Spain aims to have a million electric or hybrid cars on the road by 2014 (though it hasn’t specified how many of each). Britain is trying to persuade Japanese automaker Nissan to make its Sunderland plant the European base for its little electric car the Leaf, and London plans to have 25 000 charging stations hooked up to the grid by 2015.
France has put big money into building a countrywide network of charging stations, as well as a plant to produce electric-car batteries. Not to be left out, Portugal is gearing up to be one of the first markets for Renault-Nissan’s electric cars in 2011.
One country, however, appears to be better prepared than the others: Denmark. The biggest Danish power company has partnered with a California start-up company, Better Place, to build a nationwide grid to support electric cars, composed of thousands of charging poles in towns and cities and service stations along highways where depleted batteries can be swapped for fresh ones on long trips.

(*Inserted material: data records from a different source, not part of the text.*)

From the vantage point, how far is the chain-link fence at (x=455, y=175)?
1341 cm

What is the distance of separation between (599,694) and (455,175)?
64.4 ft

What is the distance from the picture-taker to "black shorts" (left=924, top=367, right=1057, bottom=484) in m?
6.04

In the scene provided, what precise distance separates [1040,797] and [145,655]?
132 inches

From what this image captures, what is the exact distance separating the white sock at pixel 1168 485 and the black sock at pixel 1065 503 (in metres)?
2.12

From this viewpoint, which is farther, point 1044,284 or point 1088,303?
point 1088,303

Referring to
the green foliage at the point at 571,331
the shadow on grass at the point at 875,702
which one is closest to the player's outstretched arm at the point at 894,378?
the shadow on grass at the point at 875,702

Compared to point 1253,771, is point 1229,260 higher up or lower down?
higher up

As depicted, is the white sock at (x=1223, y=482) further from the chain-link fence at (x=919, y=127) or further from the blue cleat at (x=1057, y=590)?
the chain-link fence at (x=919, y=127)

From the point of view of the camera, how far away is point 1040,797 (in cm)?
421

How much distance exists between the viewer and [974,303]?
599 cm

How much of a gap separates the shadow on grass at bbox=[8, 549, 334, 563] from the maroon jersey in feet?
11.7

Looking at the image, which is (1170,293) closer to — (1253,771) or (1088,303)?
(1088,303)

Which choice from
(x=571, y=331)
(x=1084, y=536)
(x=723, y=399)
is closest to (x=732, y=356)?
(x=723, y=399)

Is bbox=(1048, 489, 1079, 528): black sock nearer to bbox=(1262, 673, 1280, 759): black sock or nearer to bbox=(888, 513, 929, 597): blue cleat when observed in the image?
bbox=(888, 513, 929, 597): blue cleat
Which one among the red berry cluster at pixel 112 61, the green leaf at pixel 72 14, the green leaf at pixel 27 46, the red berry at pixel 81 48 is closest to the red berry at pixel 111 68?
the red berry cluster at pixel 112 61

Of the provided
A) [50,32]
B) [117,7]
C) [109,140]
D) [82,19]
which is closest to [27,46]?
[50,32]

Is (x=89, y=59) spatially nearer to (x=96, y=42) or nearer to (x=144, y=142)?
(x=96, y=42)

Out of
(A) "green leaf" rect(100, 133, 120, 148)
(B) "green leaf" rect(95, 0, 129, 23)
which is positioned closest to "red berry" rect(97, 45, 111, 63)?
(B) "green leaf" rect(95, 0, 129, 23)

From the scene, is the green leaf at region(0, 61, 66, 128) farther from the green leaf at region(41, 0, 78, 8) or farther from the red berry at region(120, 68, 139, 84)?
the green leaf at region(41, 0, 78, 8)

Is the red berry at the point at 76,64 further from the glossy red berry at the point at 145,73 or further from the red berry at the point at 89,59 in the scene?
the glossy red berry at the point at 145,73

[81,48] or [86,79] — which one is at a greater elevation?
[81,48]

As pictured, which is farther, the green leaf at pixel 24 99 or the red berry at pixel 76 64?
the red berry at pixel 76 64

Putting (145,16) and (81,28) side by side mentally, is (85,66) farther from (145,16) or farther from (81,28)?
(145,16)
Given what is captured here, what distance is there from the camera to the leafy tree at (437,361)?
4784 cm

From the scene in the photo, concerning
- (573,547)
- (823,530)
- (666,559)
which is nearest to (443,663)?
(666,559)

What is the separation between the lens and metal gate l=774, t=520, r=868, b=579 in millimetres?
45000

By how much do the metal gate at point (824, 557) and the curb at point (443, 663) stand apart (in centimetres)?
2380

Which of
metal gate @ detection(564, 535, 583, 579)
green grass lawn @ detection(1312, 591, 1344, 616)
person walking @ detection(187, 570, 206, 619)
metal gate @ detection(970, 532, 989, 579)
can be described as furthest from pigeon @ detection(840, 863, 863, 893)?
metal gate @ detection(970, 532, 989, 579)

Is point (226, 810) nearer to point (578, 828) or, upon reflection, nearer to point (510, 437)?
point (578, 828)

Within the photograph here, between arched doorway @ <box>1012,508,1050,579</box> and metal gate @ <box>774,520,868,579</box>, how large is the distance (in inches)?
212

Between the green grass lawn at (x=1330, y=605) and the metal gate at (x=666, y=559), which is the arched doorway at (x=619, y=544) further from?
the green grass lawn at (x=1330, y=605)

Just as importantly, the Danish government is firmly behind the project. Late last year, it promised not to impose the normal vehicle-registration tax of 180% on electric cars until 2012 — a tax break of at least $40 000 for early buyers — and to provide drivers with free parking in downtown Copenhagen. Not only that, but the company has signed a deal with Renault to supply 100 000 cars — the company’s new Fluence ZE model — to Denmark and Israel by 2016. –– Time.